Update:
For anyone interested this bug has been addressed and fixed for Java 7u6 build b14. You can see the bug report/fixes here
Original Answer
When thinking in terms of memory visibility/order you would need to think about its happens-before relationship. The important pre condition for b != 0
is for a == 1
. If a != 1
then b can be either 0 or 1.
Once a thread sees a == 1
then that thread is guaranteed to see b == 1
.
Post Java 5, in the OP example, once the while(a == 0)
breaks out b is guaranteed to be 1
Edit:
I ran the simulation many number of times and didn't see your output.
What OS, Java version & CPU are you testing under?
I am on Windows 7, Java 1.6_24 (trying with _31)
Edit 2:
Kudos to the OP and Walter Laan - For me it only happened when I switched from 64 bit Java to 32 bit Java, on (but may not be excluded to) a 64 bit windows 7.
Edit 3:
The assignment to tt
, or rather the staticget of b
seems to have a significant impact (to prove this remove the int tt = b;
and it should always work.
It appears the load of b
into tt
will store the field locally which will then be used in the if coniditonal (the reference to that value not tt
). So if b == 0
is true it probably means that the local store to tt
was 0 (at this point its a race to assign 1 to local tt
). This seems only to be true for 32 Bit Java 1.6 & 7 with client set.
I compared the two output assembly and the immediate difference was here. (Keep in mind these are snippets).
This printed "error"
0x021dd753: test %eax,0x180100 ; {poll}
0x021dd759: cmp $0x0,%ecx
0x021dd75c: je 0x021dd748 ;*ifeq
; - Test$1::run@7 (line 13)
0x021dd75e: cmp $0x0,%edx
0x021dd761: jne 0x021dd788 ;*ifne
; - Test$1::run@13 (line 17)
0x021dd767: nop
0x021dd768: jmp 0x021dd7b8 ; {no_reloc}
0x021dd76d: xchg %ax,%ax
0x021dd770: jmp 0x021dd7d2 ; implicit exception: dispatches to 0x021dd7c2
0x021dd775: nop ;*getstatic out
; - Test$1::run@16 (line 18)
0x021dd776: cmp (%ecx),%eax ; implicit exception: dispatches to 0x021dd7dc
0x021dd778: mov $0x39239500,%edx ;*invokevirtual println
And
This did not print "error"
0x0226d763: test %eax,0x180100 ; {poll}
0x0226d769: cmp $0x0,%edx
0x0226d76c: je 0x0226d758 ;*ifeq
; - Test$1::run@7 (line 13)
0x0226d76e: mov $0x341b77f8,%edx ; {oop('Test')}
0x0226d773: mov 0x154(%edx),%edx ;*getstatic b
; - Test::access$0@0 (line 3)
; - Test$1::run@10 (line 17)
0x0226d779: cmp $0x0,%edx
0x0226d77c: jne 0x0226d7a8 ;*ifne
; - Test$1::run@13 (line 17)
0x0226d782: nopw 0x0(%eax,%eax,1)
0x0226d788: jmp 0x0226d7ed ; {no_reloc}
0x0226d78d: xchg %ax,%ax
0x0226d790: jmp 0x0226d807 ; implicit exception: dispatches to 0x0226d7f7
0x0226d795: nop ;*getstatic out
; - Test$1::run@16 (line 18)
0x0226d796: cmp (%ecx),%eax ; implicit exception: dispatches to 0x0226d811
0x0226d798: mov $0x39239500,%edx ;*invokevirtual println
In this example the first entry is from a run that printed "error" while the second was from one which didnt.

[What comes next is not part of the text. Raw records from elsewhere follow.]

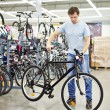Man checks bicycle before buying in sports shop — Stock Photo #70209139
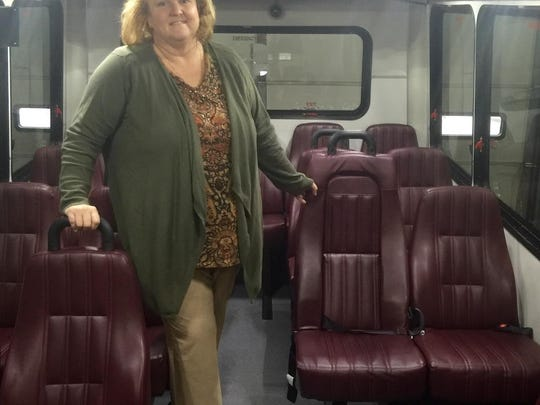 Susan Newbrough, transit manager for Virginia Regional Transit, stands inside one of the new BRITE buses.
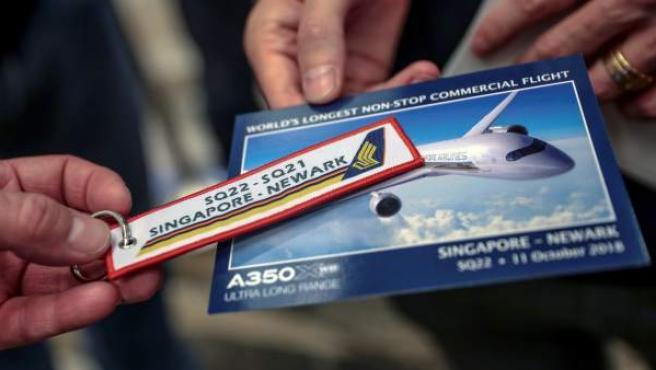 Imagen de un llavero y una postal conmemorativos del vuelo SQ22 de la aerolínea Singapore Airlines.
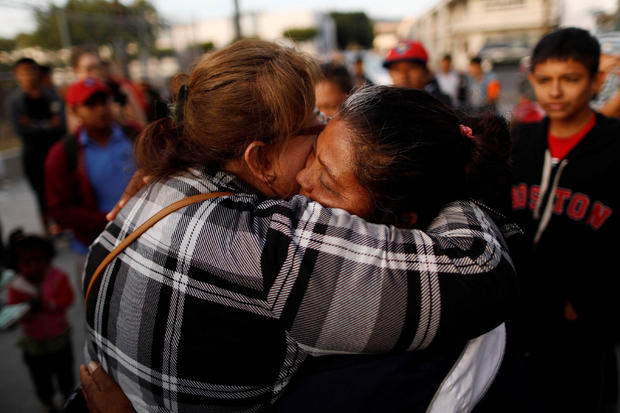 A member of a migrant caravan from Central America hugs an evangelical faithful as they pray in preparation for an asylum request in the U.S., in Tijuana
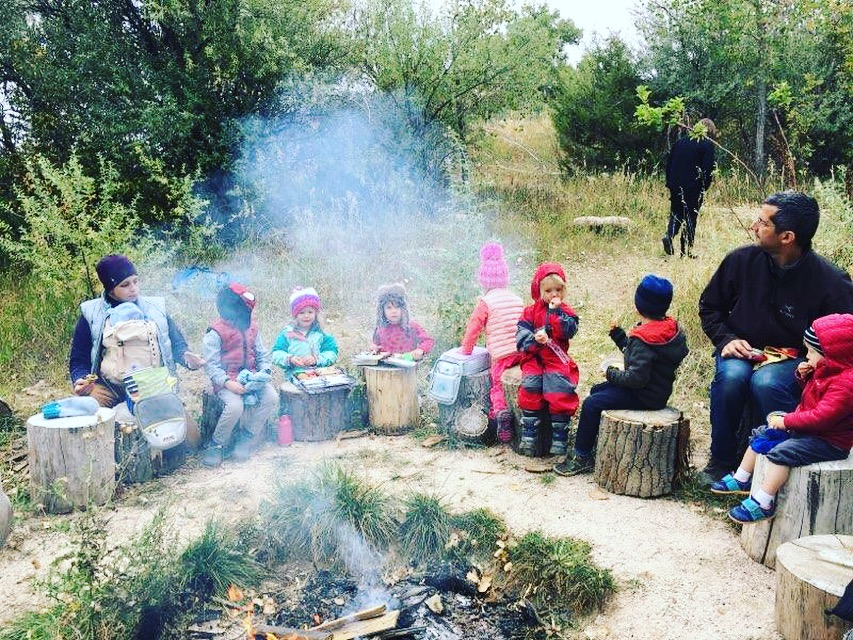 Wee Folk Forest Kindergarten Students Eat Snack Around the Campfire, Fall 2018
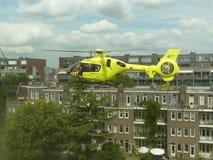 Emergency medical trauma helicopter. Rietland park, Amsterdam, the Netherlands -July 18 2018: emergency medical trauma helicopter lands in Amsterdam to attend stock photos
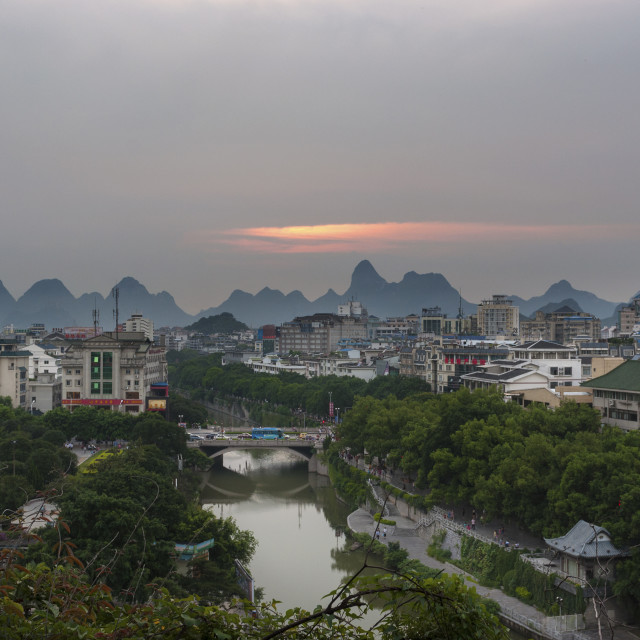 """Guilin, China - July 31, 2010: View of the skyline of the city of Guilin with the famous limestone peaks on the background at sunset, in China, Asia."" stock image"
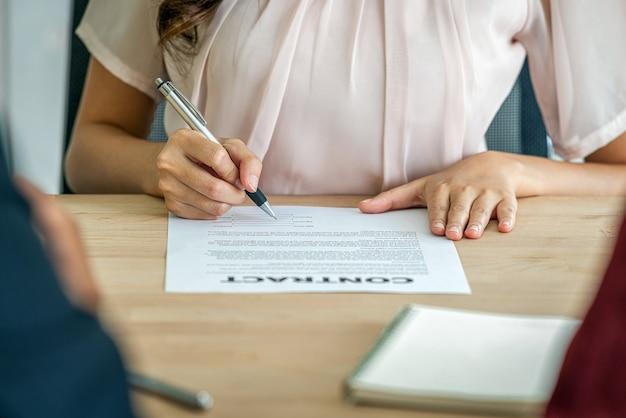 Primo piano giovane donna asiatica laureata a mano che firma il contratto dopo l'intervista dell'affare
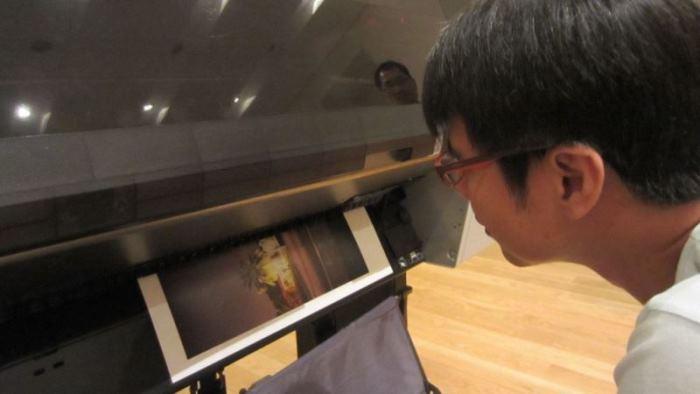 Espon printing. Watching magic happen before our eyes. / Photo Credit: OKJ Photography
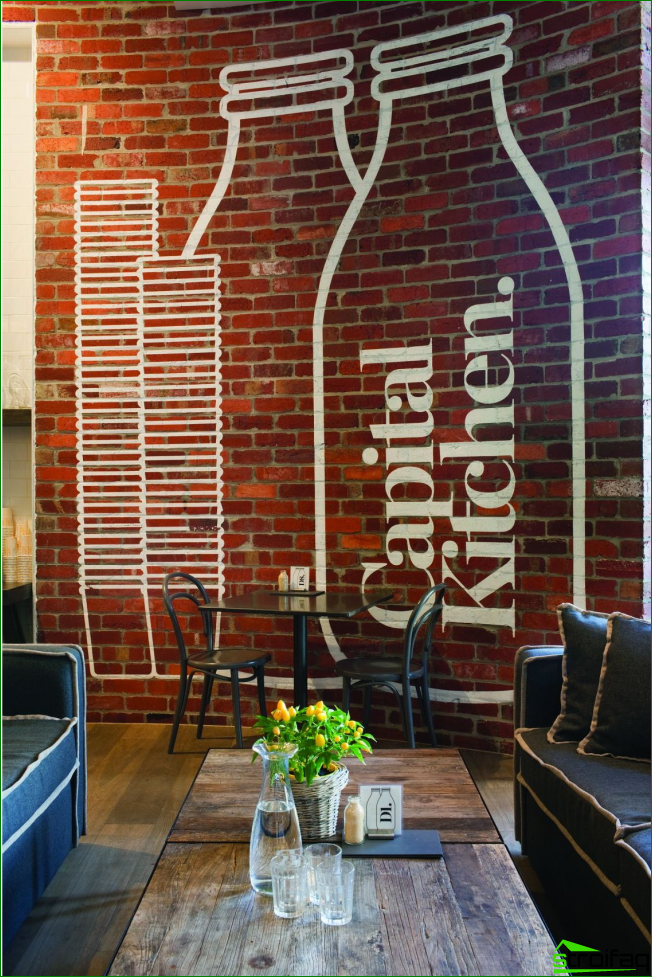 Very atmospheric loft premises with brickwork on the wall and a large graphic pattern white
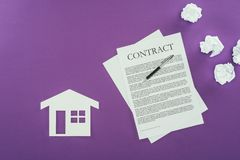 Business contract with pen and house symbol on purple surface. Top view of business contract with pen and house symbol on purple surface Royalty Free Stock Photos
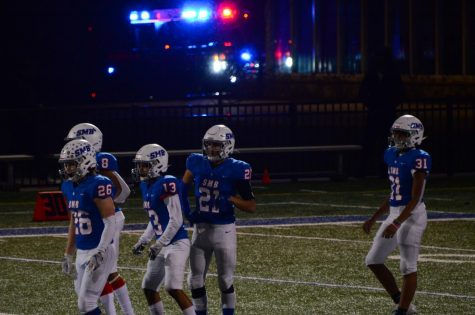 Wolfpack players rush back to the field after a player gets injured.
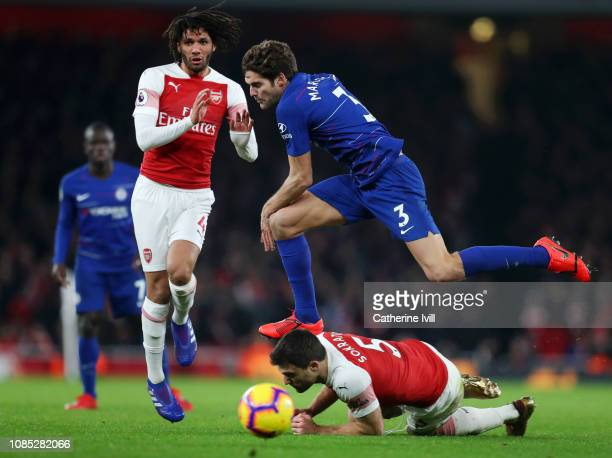 Marcos Alonso of Chelsea battles for possession with Sokratis Papastathopoulos and Mohamed Elneny of Arsenal during the Premier League match between...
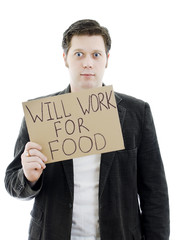 Unemployed with a sign WILL WORK FOR FOOD.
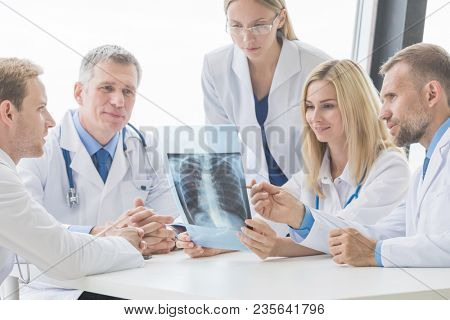 Healthcare, medical and radiology concept - group of doctors looking at x-ray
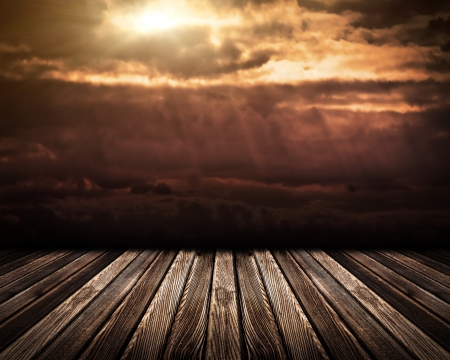 Wooden floor on dramatic sky photo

It seems that the working run loaded and assigned b
correctly before testing it equal to 0.
0x0226d76e: mov $0x341b77f8,%edx ; {oop('Test')}
0x0226d773: mov 0x154(%edx),%edx ;*getstatic b
; - Test::access$0@0 (line 3)
; - Test$1::run@10 (line 17)
0x0226d779: cmp $0x0,%edx
0x0226d77c: jne 0x0226d7a8 ;*ifne
; - Test$1::run@13 (line 17)
While the run that printed "error" loaded the cached version of %edx
0x021dd75e: cmp $0x0,%edx
0x021dd761: jne 0x021dd788 ;*ifne
; - Test$1::run@13 (line 17)
For those who have more experience with assembler please weigh in :)
Edit 4
Should be my last edit, as the concurrency dev's get a hand on it, I did test with and without the
int tt = b;
assignment some more. I found that when I increase the max from 100 to 1000 there seems to be a 100% error rate when int tt = b
is included and a 0% chance when it is excluded.